A few 12 months ago, the US security firm Palo Alto Networks began to listen to from a flurry of firms that had been hacked in ways in which weren’t the norm for cybercriminals.
Native English-speaking hackers would call up a goal company’s information technology helpdesk posing as an worker, and seek login details by pretending to have lost theirs.
That they had all the worker information needed to sound convincing.
And once they got access, they’d quickly find their way into the corporate’s most sensitive repositories to steal that data for extortion.
Ransomware attacks aren’t latest, but this group was extraordinarily expert at social engineering and bypassing multi-factor authentication, said Wendi Whitmore, senior vice chairman for the safety firm Palo Alto Networks’ Unit 42 threat intelligence team, which has responded to several intrusions tied to the group.
“They’re way more sophisticated than many cybercriminal actors. They look like disciplined and arranged of their attacks,” she said. “And that’s something we typically see more continuously with nation-state actors, versus cyber criminals.”
Known in the safety industry variously as Scattered Spider, Muddled Libra, and UNC3944, these hackers were thrust into the limelight earlier this month for breaching the systems of two of the world’s largest gambling firms — MGM Resorts and Caesars Entertainment.
Behind the scenes, it has hit many more firms, in line with analysts tracking the intrusions – and cybersecurity specialists expect the attacks to proceed.
The FBI is investigating the MGM and Caesars breaches, and the businesses didn’t comment on who could also be behind them.
From Canada to Japan, the safety firm CrowdStrike has tracked 52 attacks globally by the group since March 2022, most of them in the USA, said Adam Meyers, senior vice chairman of threat intelligence at the corporate.
Google-owned intelligence firm Mandiant, has logged greater than 100 intrusions by it within the last two years.
Nearly every industry, from telecommunications to finance, hospitality, and media, has been hit.
Reuters was not in a position to determine how much money the hackers could have extorted.
However it’s not only the dimensions or the breadth of attacks that make this group stand out.
They’re extremely good at what they do and “ruthless” of their interactions with victims, said Kevin Mandia, Mandiant’s founder.
The speed at which they breach and exfiltrate data from company systems can overwhelm security response teams, and so they have left threatening notes for workers of victim organizations on their systems, and contacted them by text and email previously, Mandiant found.
In some cases — Mandia didn’t say which of them — hackers tied to Scattered Spider placed bogus emergency calls to summon heavily armed police units to the homes of executives of targeted firms.
The technique, called SWATing, “is something that’s utterly dreadful to pass though as a victim,” he said. “I don’t even think these intrusions are about money.
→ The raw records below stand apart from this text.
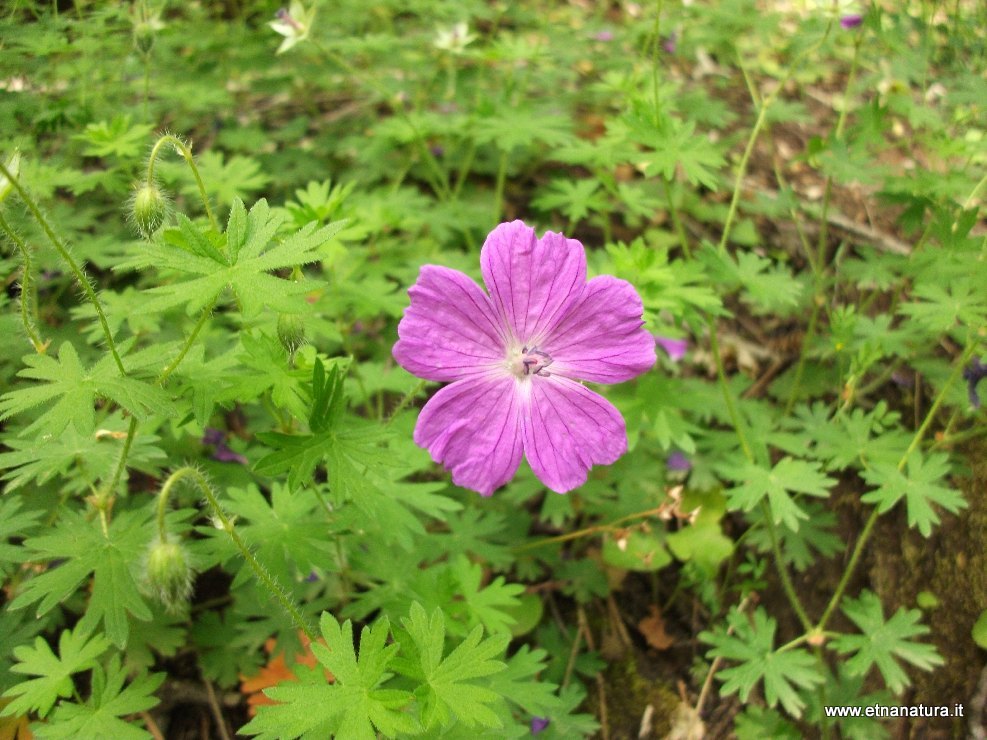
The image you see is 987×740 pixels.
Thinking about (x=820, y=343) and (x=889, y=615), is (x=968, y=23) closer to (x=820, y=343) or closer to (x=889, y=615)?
(x=820, y=343)

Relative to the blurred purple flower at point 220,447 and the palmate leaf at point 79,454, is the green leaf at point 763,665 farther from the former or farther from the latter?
the palmate leaf at point 79,454

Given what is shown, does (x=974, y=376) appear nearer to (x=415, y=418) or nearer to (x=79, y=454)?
(x=415, y=418)

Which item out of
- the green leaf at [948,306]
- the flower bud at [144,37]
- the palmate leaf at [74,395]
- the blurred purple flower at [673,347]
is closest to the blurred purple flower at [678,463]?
the blurred purple flower at [673,347]

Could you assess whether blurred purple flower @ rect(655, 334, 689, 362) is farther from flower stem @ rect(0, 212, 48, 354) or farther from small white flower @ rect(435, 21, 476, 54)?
flower stem @ rect(0, 212, 48, 354)

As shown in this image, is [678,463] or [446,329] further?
[678,463]

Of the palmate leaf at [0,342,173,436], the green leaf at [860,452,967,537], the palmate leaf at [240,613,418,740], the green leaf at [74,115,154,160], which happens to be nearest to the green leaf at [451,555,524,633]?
the palmate leaf at [240,613,418,740]

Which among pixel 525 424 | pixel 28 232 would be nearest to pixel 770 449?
pixel 525 424

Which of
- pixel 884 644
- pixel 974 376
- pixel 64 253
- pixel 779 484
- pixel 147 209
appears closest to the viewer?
pixel 64 253

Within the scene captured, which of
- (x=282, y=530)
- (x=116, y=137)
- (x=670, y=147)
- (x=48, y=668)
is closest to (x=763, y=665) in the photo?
(x=282, y=530)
I feel they’re about power, influence and notoriety. That makes it harder to reply to.”
Reuters couldn’t immediately reach the hacking group for comment.
17-22 12 months olds
There’s little detail on Scattered Spider’s location or identity.
Based on the criminals’ chats with victims and clues gleaned from breach investigations, CrowdStrike’s Meyers said they’re largely 17-22 years-olds.
Mandiant estimates they’re mainly from Western countries, however it’s unclear what number of persons are involved.
Before calling helpdesks, the hackers acquire worker information including passwords by social engineering, especially ‘SIM swapping’ — a method where they trick a telecom company’s customer support representative to reassign a particular phone number from one device to a different, analysts say.
In addition they appear to make an effort to review how large organizations work, including their vendors and contractors, to seek out individuals with privileged access they’ll goal, in line with analysts.
That’s something David Bradbury, chief security officer of the identity management firm Okta, saw first-hand last month, when he discovered multiple Okta customers — including MGM — breached by Scattered Spider.
Okta provides identity services resembling multi-factor authentication used to assist users securely access online applications and web sites.
“The threat actors have clearly taken our courses that we offer online, they’ve clearly studied our product and the way it really works,” Bradbury said. “That is stuff we haven’t seen before.”
A bigger group named ALPHV said last week it was behind the MGM hack, and analysts imagine it provided the software and attack tools for the operation to be carried out by Scattered Spider.
Such collaborations are typical for cybercriminals, said Okta’s Bradbury. ALPHV, which in line with Mandiant is a “ransomware-as-a-service,” would supply services resembling a helpdesk, webpage and branding, and in turn get a cut of whatever Scattered Spider would make from the hack.
While many ransomware attacks go unpublicized, the MGM hack was a vivid example of the real-world impact of such incidents.
It caused chaos in Las Vegas, as gaming machines stalled and hotel systems were disrupted.
Ransomware gangs often function like large organizations, and proceed to evolve their methods to adapt to the most recent security measures organizations use.
“In some ways that is similar to the age-old game of cat and mouse,” said Whitmore, who compared Scattered Spider to Lapsus$, one other group behind previous hacks into Okta and the technology giant Microsoft.
The British police last 12 months arrested seven people between the ages of 16 and 21 following those hacks.